Amelia Korycka, Janina Ostrowska-Kin, Anna Gabryelska, Zofia Cykalewicz, Zbigniew Piasecki, Aleksander Kaczorowski, Marek Szwarc, Jerzy Leonowicz, Edward Zamiara – to żyjący na Pomorzu Zachodnim powstańcy warszawscy. 1 sierpnia – w tym szczególnym dniu – chcemy wyrazić ogromną wdzięczność i szacunek dla Bohaterów polskiej historii.
79 lat temu wybuchło Powstanie Warszawskie. 1 sierpnia cała Polska składa hołd Bohaterom tamtych wydarzeń – żołnierzom i ludności cywilnej stolicy. Również w miastach i miasteczkach Pomorza Zachodniego w Godzinę „W” (17.00) włączony zostanie sygnał syren alarmowych. Minuta zadumy i pamięci o tych, którzy podjęli walkę z okupantem.
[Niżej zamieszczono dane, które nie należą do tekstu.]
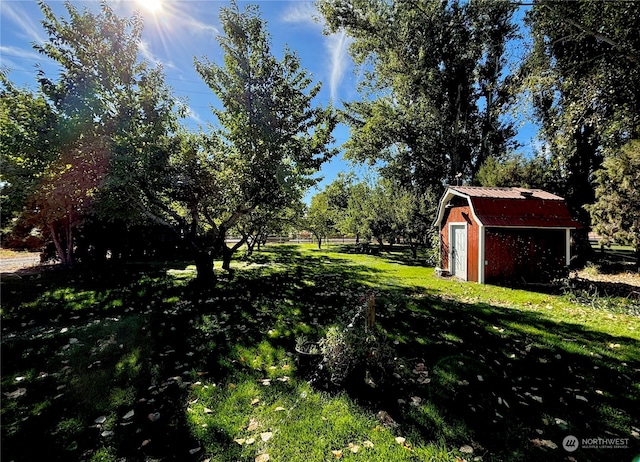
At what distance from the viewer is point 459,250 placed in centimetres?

Oprócz oficjalnych rocznicowych uroczystości Powstanie Warszawskie upamiętniają również m.in. samorządowe instytucje kultury. Morskie Centrum Nauki rozbłyśnie dziś po zmierzchu iluminacją w narodowych barwach. I będzie tak oświetlone przez dwie godziny.
W tym szczególnym dniu chcemy wyrazić szacunek i wdzięczność powstańcom warszawskim, którzy po wojnie trafili na Pomorze Zachodnie. Jest ich wśród nas już tylko dziewięcioro: Zofia Cykalewicz, Amelia Korycka, Janina Ostrowska-Kin, Anna Gabryelska, Zbigniew Piasecki, Edward Zamiara, Jerzy Leonowicz, Aleksander Kaczorowski, Marek Szwarc. Dziękujemy za ich służbę dla Ojczyzny! Za ich odwagę i ofiarność. Za to, że ich wielki patriotyzm jest inspiracją dla kolejnych pokoleń.
Powstanie Warszawskie to jedno z najważniejszych wydarzeń w najnowszej historii Polski. Zorganizowane przez Armię Krajową wystąpienie zbrojne przeciwko niemieckiemu okupantowi miału na celu wyzwolenie stolicy i zapewnienie Polsce suwerenności przed przybyciem Sowietów. Oddziały powstańcze – liczne, ale bez odpowiedniego uzbrojenia – stanęły naprzeciw regularnej armii. Walki trwały 63 dni.
Zginęło ok. 16 tysięcy polskich żołnierzy, kilkadziesiąt tysięcy zostało rannych i wziętych do niewoli. Ofiar cywilnych było od 150 do 200 tysięcy! Warszawa zamieniła się w gruzy. W wyniku powstania ponad pół miliona warszawiaków musiało opuścić swoje domy. Około 150 tysięcy osób trafiło do obozów koncentracyjnych lub zostało wywiezionych na roboty przymusowe.